Fashion

A Perfect Intersection of Hip-Hop & Feminism

by Kat George

There's a delicate vulnerability about being a woman that artist Zoë Buckman has articulated perfectly with her "Every Curve" series, embroidering vintage lingerie with Biggie and Tupac lyrics. The dichotomy between the diaphanous fabrics and the aggressive rap prose is startling, and quite frankly, brought a tear to my eye this morning. The fading transparency of the garments speaks volumes about the way a misogynist pop culture perspective reduces women and reclaims them with its own definitions and labels, the most glaring being the word bitch, evident over and over again in these particular lyrics.

The project is described on Buckman's site as being preoccupied with:

“explor[ing] the both contradictory and complementary influences of Feminism and Hip-hop in her upbringing... unit[ing] the apparent contradictions between 'the masculine' and 'the feminine' in contemporary culture. The installation of these hanging garments illustrates the oppositional perceptions of woman as sexual object, woman as love, and woman as creator; perceptions which, with recourse to history, remain unchanged.”

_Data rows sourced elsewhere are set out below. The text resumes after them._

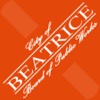 Beatrice, NE -Official-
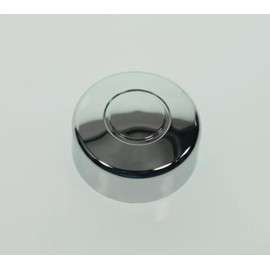 Honda 53167-MM8-000 - Cap, Grip End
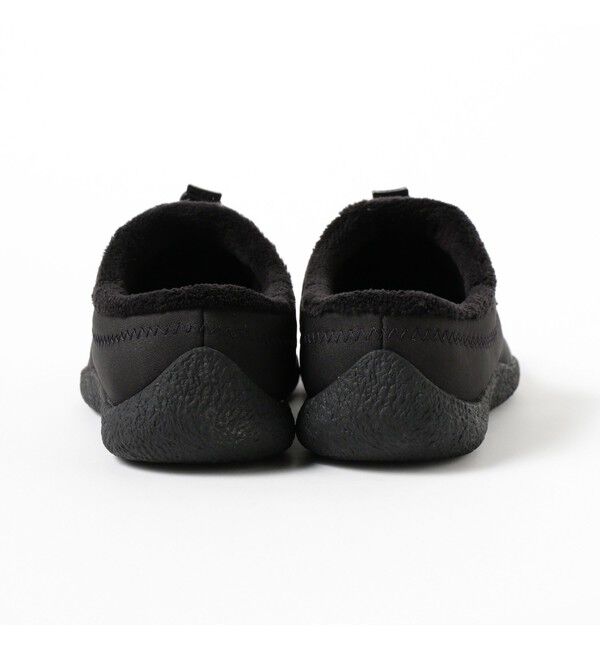 Demi-Luxe BEAMS 「KEEN / HOWSER Ⅲ SLIDE シューズ」|スニーカー|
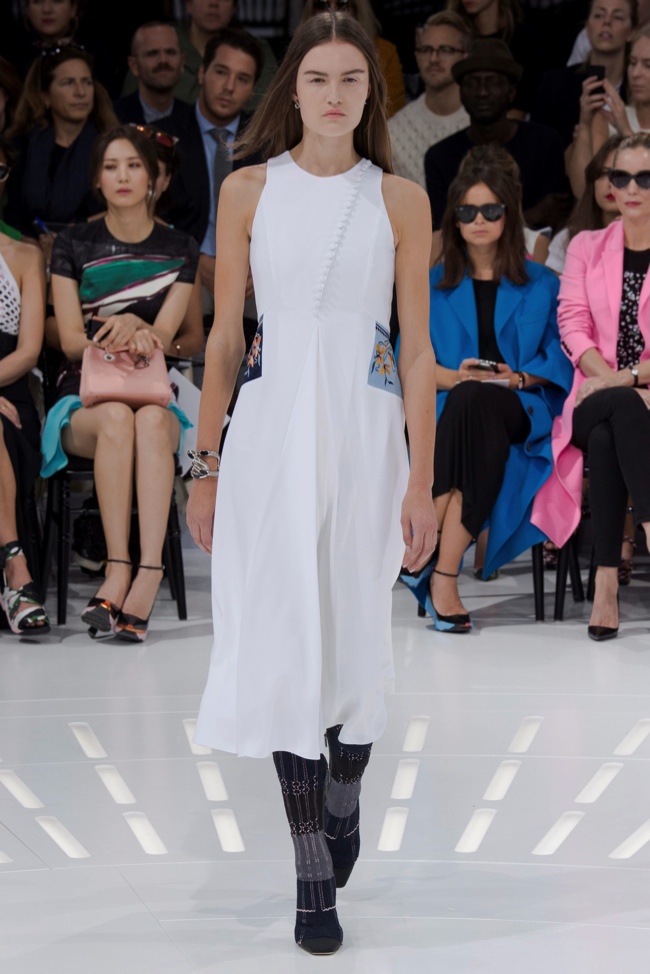 dior-2015-spring-summer-runway38.jpg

For any woman who has ever felt victimized or swaddled by a man's treatment of her, "Every Curve" will resonate. There's a small space which women inhabit in rap, and it exists either in the realm of vitriolic violence or angelic reverence. There's no autonomy for women in the male dominated world of hip-hop, and Buckman's projects holds up the bare bones of womanhood, our hidden, most fragile inner skin, and tattoos it with the oppression of what are widely regarded as legendary rap poetics.